Mais ce n’est pas tout. On ne sait pas vraiment si données rapportées par Moderna et Pfizer concernent des malades uniquement symptomatiques. Si c’est le cas, il est possible que parmi les dizaines de milliers de personnes enrôlées dans l’essai et vaccinées, certains cobayes aient contracté le coronavirus, mais tout en passant entre les gouttes, car asymptomatiques. Auquel cas, le vaccin serait utile sur les populations à risque, pour limiter les formes graves. Par contre, il ne permettrait pas d’éradiquer la maladie grâce à l’immunité collective.

Besoin de communication

D’autres points sont encore à éclaircir, notamment l’action du vaccin sur les personnes âgées. Comme nous le rapportions plus tôt, les données manquent sur les catégories d’âges pour le vaccin Pfizer-Biontech ; côté Moderna certaines précisions rassurantes sont déjà disponibles, mais rien n’est encore définitif. Pourquoi tant de flous ? Parce que ces données sont partielles, un fait qu’une communication très (trop ?) enthousiaste tend à faire oublier.

“Ce sont des chiffres sérieux”, analyse Bruno Pitard, “mais il y a aussi un besoin de communiquer de la part de ces entreprises. Ce son des biotechs [entreprises de biotechnologie] qui ont besoin de s’affirmer, de montrer leur réussite.” Quitte à donner des résultats enthousiasmants avant que les essais soient terminés.

Le cas de Pfizer est indicatif de cette course à la réussite. Le laboratoire américain s’est donné comme objectif 164 patients atteints du Covid avant de donner ses résultats finaux. Mais la société a annoncé, dès le début de sa phase 3 clinique, qu’elle ferait quatre points d’étapes, ce qui lui a permis, début novembre, de communiquer sur ses excellents résultats préliminaires, avant d’annoncer ses résultats définitifs.

Finalement, le laboratoire américain n’aura pas eu besoin de faire autnat de rapports d’étape que prévu, grâce à la vigueur renouvelée de la pandémie à l’approche de l’hiver qui lui a fournit rapidement les cas exigées. Mais le plan initial, communiquer à quatre moments sur une étude clinique ? Du jamais vu, selon cet expert cité par le site Bloomberg. Mais même si l’objectif est rempli en avance pour Pfizer (et semble suivre le même chemin pour son concurrent), l’étude du vaccin et de ses effets est loin d’être complète.

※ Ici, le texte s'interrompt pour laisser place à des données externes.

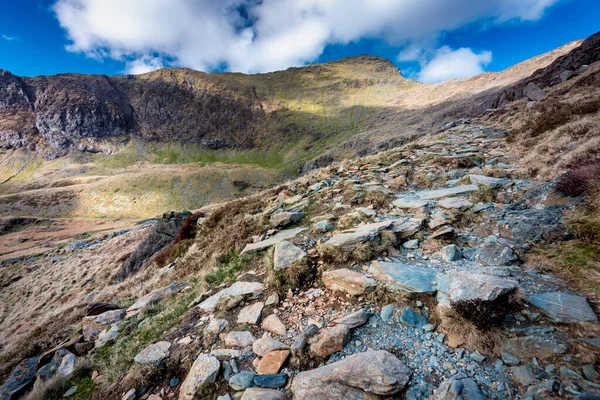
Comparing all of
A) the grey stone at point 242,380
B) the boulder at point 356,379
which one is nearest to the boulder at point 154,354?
the grey stone at point 242,380

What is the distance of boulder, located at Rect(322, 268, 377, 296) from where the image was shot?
4.37 meters

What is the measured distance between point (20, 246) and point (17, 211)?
52841 mm

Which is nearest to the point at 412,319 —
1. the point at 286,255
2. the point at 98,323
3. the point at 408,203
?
the point at 286,255

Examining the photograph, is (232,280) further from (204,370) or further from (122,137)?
(122,137)

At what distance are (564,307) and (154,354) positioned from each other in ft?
21.3

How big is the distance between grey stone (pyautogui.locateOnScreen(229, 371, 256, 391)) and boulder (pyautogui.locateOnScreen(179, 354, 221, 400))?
35 cm

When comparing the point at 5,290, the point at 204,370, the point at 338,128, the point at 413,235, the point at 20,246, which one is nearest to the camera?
the point at 204,370

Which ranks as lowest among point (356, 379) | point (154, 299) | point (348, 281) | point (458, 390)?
point (154, 299)

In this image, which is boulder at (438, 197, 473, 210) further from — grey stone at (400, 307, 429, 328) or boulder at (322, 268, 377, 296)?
grey stone at (400, 307, 429, 328)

Qu’il s’agisse de Pfizer, Moderna ou encore du russe Gamaleya qui, dans la foulée de ses concurrents, a annoncé un taux d’efficacité de 92%, aucun laboratoire n’a en effet achevé sa phase 3. Même lorsque le nombre de malades visés sera atteint, celle-ci est prévue pour continuer au moins jusqu’au printemps 2021, afin d’étudier notamment effets secondaires et durée de l’immunité. Cela n’empêchera pas l’ANSM, en charge dans l’hexagone de l’autorisation de mise sur le marché, de valider un traitement si elle le juge suffisamment sûr. Mais ce n’est aujourd’hui pas le cas.

C’est pourquoi rien ne dit que ces traitements préventifs aujourd’hui mis en lumière seront ceux qui nous soigneront demain. Le suédois Novavax, le Britannique AstraZeneca ou encore Sanofi, s’ils sont pour le moment plus discrets sur leurs résultats, communiquent sur les avantages à venir de leurs vaccins, notamment l’absence de chambre froide pour les conserver. D’ici la fin de l’année, ces acteurs ou leurs concurrents chinois pourraient à leur tour communiquer sur des essais réussis.

L’attention médiatique et boursière pourrait alors se porter sur les éléments nouveaux qu’apportent ces concurrents, comme la facilité de conservation, la facilité d’inoculation de vaccin, ou encore... son prix, qui s’annonce très élevé chez Pfizer et Moderna (plus de 30 euros par dose pour ce dernier). Ce seront alors d’autres chiffres qui feront la une.